--- START ---

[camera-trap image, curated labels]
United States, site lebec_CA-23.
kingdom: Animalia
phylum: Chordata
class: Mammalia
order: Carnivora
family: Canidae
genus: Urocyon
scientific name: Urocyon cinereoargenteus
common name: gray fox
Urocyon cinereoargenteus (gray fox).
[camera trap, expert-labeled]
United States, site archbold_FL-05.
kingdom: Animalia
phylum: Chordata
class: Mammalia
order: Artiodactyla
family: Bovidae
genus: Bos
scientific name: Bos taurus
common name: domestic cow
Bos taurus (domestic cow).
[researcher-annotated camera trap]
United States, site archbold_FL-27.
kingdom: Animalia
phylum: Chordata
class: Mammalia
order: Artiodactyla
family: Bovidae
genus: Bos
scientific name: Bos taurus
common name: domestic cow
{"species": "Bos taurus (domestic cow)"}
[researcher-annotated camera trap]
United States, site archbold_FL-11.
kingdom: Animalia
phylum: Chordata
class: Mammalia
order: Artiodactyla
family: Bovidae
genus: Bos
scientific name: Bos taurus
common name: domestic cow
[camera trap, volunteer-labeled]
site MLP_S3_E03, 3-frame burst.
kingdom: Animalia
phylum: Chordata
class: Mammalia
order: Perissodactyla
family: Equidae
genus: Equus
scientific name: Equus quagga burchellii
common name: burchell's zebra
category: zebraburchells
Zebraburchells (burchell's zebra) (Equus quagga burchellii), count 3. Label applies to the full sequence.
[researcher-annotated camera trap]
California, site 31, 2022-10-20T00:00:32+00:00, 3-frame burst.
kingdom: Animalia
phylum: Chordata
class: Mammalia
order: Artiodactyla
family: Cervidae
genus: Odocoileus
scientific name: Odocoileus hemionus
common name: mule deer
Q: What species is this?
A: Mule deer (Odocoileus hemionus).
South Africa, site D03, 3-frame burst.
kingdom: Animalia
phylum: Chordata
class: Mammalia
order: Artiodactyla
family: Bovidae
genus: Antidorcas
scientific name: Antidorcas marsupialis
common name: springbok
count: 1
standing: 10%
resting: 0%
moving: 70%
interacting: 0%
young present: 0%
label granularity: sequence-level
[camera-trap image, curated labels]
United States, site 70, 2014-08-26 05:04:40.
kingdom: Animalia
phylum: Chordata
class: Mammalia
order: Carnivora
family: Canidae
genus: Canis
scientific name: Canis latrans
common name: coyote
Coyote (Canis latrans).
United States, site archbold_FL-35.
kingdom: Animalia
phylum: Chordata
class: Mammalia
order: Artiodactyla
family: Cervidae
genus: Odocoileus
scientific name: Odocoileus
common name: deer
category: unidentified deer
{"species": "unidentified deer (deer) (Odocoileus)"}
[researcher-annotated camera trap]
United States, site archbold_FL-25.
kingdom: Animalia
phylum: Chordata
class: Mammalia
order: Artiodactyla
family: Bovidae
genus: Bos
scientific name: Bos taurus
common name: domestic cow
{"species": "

--- END ---

- Exercise objective
Only an exact copy of the data above will do.

- Response box
[camera-trap image, curated labels]
United States, site lebec_CA-23.
kingdom: Animalia
phylum: Chordata
class: Mammalia
order: Carnivora
family: Canidae
genus: Urocyon
scientific name: Urocyon cinereoargenteus
common name: gray fox
Urocyon cinereoargenteus (gray fox).
[camera trap, expert-labeled]
United States, site archbold_FL-05.
kingdom: Animalia
phylum: Chordata
class: Mammalia
order: Artiodactyla
family: Bovidae
genus: Bos
scientific name: Bos taurus
common name: domestic cow
Bos taurus (domestic cow).
[researcher-annotated camera trap]
United States, site archbold_FL-27.
kingdom: Animalia
phylum: Chordata
class: Mammalia
order: Artiodactyla
family: Bovidae
genus: Bos
scientific name: Bos taurus
common name: domestic cow
{"species": "Bos taurus (domestic cow)"}
[researcher-annotated camera trap]
United States, site archbold_FL-11.
kingdom: Animalia
phylum: Chordata
class: Mammalia
order: Artiodactyla
family: Bovidae
genus: Bos
scientific name: Bos taurus
common name: domestic cow
[camera trap, volunteer-labeled]
site MLP_S3_E03, 3-frame burst.
kingdom: Animalia
phylum: Chordata
class: Mammalia
order: Perissodactyla
family: Equidae
genus: Equus
scientific name: Equus quagga burchellii
common name: burchell's zebra
category: zebraburchells
Zebraburchells (burchell's zebra) (Equus quagga burchellii), count 3. Label applies to the full sequence.
[researcher-annotated camera trap]
California, site 31, 2022-10-20T00:00:32+00:00, 3-frame burst.
kingdom: Animalia
phylum: Chordata
class: Mammalia
order: Artiodactyla
family: Cervidae
genus: Odocoileus
scientific name: Odocoileus hemionus
common name: mule deer
Q: What species is this?
A: Mule deer (Odocoileus hemionus).
South Africa, site D03, 3-frame burst.
kingdom: Animalia
phylum: Chordata
class: Mammalia
order: Artiodactyla
family: Bovidae
genus: Antidorcas
scientific name: Antidorcas marsupialis
common name: springbok
count: 1
standing: 10%
resting: 0%
moving: 70%
interacting: 0%
young present: 0%
label granularity: sequence-level
[camera-trap image, curated labels]
United States, site 70, 2014-08-26 05:04:40.
kingdom: Animalia
phylum: Chordata
class: Mammalia
order: Carnivora
family: Canidae
genus: Canis
scientific name: Canis latrans
common name: coyote
Coyote (Canis latrans).
United States, site archbold_FL-35.
kingdom: Animalia
phylum: Chordata
class: Mammalia
order: Artiodactyla
family: Cervidae
genus: Odocoileus
scientific name: Odocoileus
common name: deer
category: unidentified deer
{"species": "unidentified deer (deer) (Odocoileus)"}
[researcher-annotated camera trap]
United States, site archbold_FL-25.
kingdom: Animalia
phylum: Chordata
class: Mammalia
order: Artiodactyla
family: Bovidae
genus: Bos
scientific name: Bos taurus
common name: domestic cow
{"species": "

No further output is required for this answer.